§ **Article**
○ ○ ○ ○ ○ ○ ○

John Venn

From New World Encyclopedia

Another John Venn was Vice-Chancellor of Oxford University 1686–1687.
John Venn

John Venn (born Hull, Yorkshire, August 4, 1834 – died Cambridge, April 4, 1923), was a British logician and philosopher, who is famous for conceiving the Venn diagrams, which are used in many fields, including set theory, probability, logic, statistics, and computer science.

John Venn was born to a prominent Anglican family; his father and grandfather were both rectors in the Anglican Church. A few years after graduating from Cambridge, Venn was also ordained a priest and served in several parishes before returning to Cambridge University in 1862 as a lecturer in Moral Science, studying and teaching logic and probability theory. He published three texts on logic, The Logic of Chance (1866) which introduced the frequency interpretation of probability; Symbolic Logic (1881) which introduced the Venn diagrams; and The Principles of Empirical Logic (1899).

Life

John Venn was born at Kingston upon Hull, Yorkshire, on August 4, 1834 to a prominent Anglican family. John Venn's mother, Martha Sykes, came from Swanland near Hull, Yorkshire and died while John was still quite young. His father was the Reverend Henry Venn who, at the time of John's birth, was the rector of the parish of Drypool near Hull. Henry Venn, himself a fellow of Queens' College, Cambridge, came from a family of distinction. His father, John's grandfather, was the Reverend John Venn, rector of Clapham in south London, who became the leader of the Clapham Sect, a group of evangelical Christians centered on his church who campaigned for the prison reform and the abolition of slavery and cruel sports.

Venn's father Henry also played a prominent role in the evangelical Christian movement. The Society for Missions in Africa and the East was founded by evangelical clergy of the Church of England in 1799 and in 1812 it was renamed the Church Missionary Society for Africa and the East. In 1841, when John Venn was still young, Venn's father moved to to Highgate near London in order to take up the occupation of honorary secretary to this Society. He held this position until his death in 1873.

Venn began his education in London, at Sir Roger Cholmley's School, which is now known as Highgate School, and then attended the private Islington Preparatory School. As might be expected from his family background, John was strictly brought up, and there was never any thought other than that he would follow the family tradition into the priesthood. In 1853, after graduation from high school, Venn enrolled in Gonville and Caius College, in Cambridge. He was awarded a mathematics scholarship in his second year of study, and graduated as sixth Wrangler in the Mathematical Tripos of 1857, meaning that he was ranked in the sixth place out of those students who were awarded a First Class degree in mathematics. Venn graduated in 1857 with a Bachelor of the Arts degree and shortly afterward was elected a fellow of the college; he remained a Fellow for the rest of his life.

○ ○ ○ ○ ○ ○ ○

§ **Data listing**

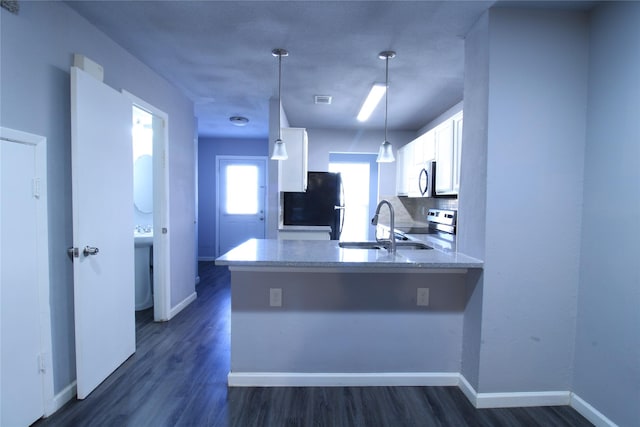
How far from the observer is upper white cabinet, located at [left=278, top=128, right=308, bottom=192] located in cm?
361

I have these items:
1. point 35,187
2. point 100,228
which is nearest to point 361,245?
point 100,228

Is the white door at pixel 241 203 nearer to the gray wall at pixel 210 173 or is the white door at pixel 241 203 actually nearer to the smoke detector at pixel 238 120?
the gray wall at pixel 210 173

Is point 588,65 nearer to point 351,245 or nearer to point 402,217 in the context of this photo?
point 351,245

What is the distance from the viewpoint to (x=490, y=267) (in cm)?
187

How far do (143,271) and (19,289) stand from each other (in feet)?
6.25

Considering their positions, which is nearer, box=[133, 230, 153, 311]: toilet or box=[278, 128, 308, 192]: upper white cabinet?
box=[133, 230, 153, 311]: toilet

○ ○ ○ ○ ○ ○ ○

§ **Given task**
In the John Venn article, which Cambridge college did Venn enroll in in 1853?

§ **Answer to this problem**
Gonville and Caius College